In terms of the Pension Funds Act, No 24 of 1956 and the Government Employees Pension Law Amendment Act, No 21 of 1996, the pension interest is payable at the time of divorce. This is known as the 'clean-break' principle).
Until recently, however, a payment governed by the Post Office Act is only payable upon termination of membership by the member in the fund (through death, retirement or resignation).
In the decision of Ngewu and another v Post Office Retirement Fund and others  1 BPLR 1 (CC), the Constitutional Court had to decide when pension benefits accrue to divorced spouses where Mrs Ngewu was married to a Post Office employee who was a member of the Post Office Retirement Fund. It was common cause that Mrs Ngewu was entitled to a 50% share of her husband’s pension interest. However, under the rules of the Fund, her share would not accrue upon divorce but only when Mr Ngewu terminated his membership in the Fund.
All parties agreed that the Post Office Act, No 44 of 1958 was unconstitutional in so far as it did not provide for the payment of the pension interest at the time of divorce.

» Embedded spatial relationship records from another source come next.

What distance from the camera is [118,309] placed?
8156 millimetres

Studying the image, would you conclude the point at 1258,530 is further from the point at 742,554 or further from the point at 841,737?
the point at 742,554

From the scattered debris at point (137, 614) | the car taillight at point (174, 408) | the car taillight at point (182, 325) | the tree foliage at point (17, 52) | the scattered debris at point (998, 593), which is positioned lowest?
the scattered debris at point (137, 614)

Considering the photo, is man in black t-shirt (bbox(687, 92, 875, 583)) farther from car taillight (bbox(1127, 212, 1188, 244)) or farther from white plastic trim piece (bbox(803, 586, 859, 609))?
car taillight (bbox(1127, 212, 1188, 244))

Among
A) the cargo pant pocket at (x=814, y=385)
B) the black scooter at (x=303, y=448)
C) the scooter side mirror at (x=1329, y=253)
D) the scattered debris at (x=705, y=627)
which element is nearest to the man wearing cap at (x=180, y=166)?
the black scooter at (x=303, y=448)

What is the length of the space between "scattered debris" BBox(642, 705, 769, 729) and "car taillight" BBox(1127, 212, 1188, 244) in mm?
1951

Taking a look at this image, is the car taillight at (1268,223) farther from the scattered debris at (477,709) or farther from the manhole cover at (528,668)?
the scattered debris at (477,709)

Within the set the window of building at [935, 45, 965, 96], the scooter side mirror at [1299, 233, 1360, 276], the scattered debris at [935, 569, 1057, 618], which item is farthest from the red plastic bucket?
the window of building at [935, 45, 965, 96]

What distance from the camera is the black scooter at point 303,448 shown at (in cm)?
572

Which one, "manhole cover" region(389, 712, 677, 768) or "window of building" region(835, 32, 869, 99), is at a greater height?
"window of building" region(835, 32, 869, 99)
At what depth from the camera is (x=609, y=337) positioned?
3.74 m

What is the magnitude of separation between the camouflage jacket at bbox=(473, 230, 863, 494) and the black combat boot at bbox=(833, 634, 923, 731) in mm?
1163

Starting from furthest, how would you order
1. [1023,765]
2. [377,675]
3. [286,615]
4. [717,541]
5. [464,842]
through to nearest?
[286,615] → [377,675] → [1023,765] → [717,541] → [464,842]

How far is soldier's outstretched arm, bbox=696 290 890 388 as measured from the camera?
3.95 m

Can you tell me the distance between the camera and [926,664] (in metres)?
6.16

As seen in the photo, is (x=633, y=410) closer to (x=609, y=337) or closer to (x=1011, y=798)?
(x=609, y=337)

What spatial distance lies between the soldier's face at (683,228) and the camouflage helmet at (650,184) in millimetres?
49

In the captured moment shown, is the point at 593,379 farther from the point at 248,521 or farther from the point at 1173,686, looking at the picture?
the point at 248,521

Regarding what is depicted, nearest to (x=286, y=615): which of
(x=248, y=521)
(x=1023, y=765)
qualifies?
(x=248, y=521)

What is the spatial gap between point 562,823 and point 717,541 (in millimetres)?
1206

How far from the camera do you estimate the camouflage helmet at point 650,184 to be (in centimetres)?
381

The Constitutional Court held that this differentiation violated the right of equality before the law and equal protection and benefit of the law. Consequently, the Constitutional Court declared s10 to 10E of the Post Office Act unconstitutional but ordered that the declaration of invalidity be suspended for eight months for the legislature to cure the defect. The defect was subsequently cured in terms of the Government Employees Pension Law Amendment Act.
As a result of the judgments in the present case as well as the Wiese v Government Employees Pension Fund and Others (CCT 111/11) 2012 (6) BCLR 599 (CC) case, the assigned portion of the pension interest would be deemed to have accrued as is payable on the date of the divorce order.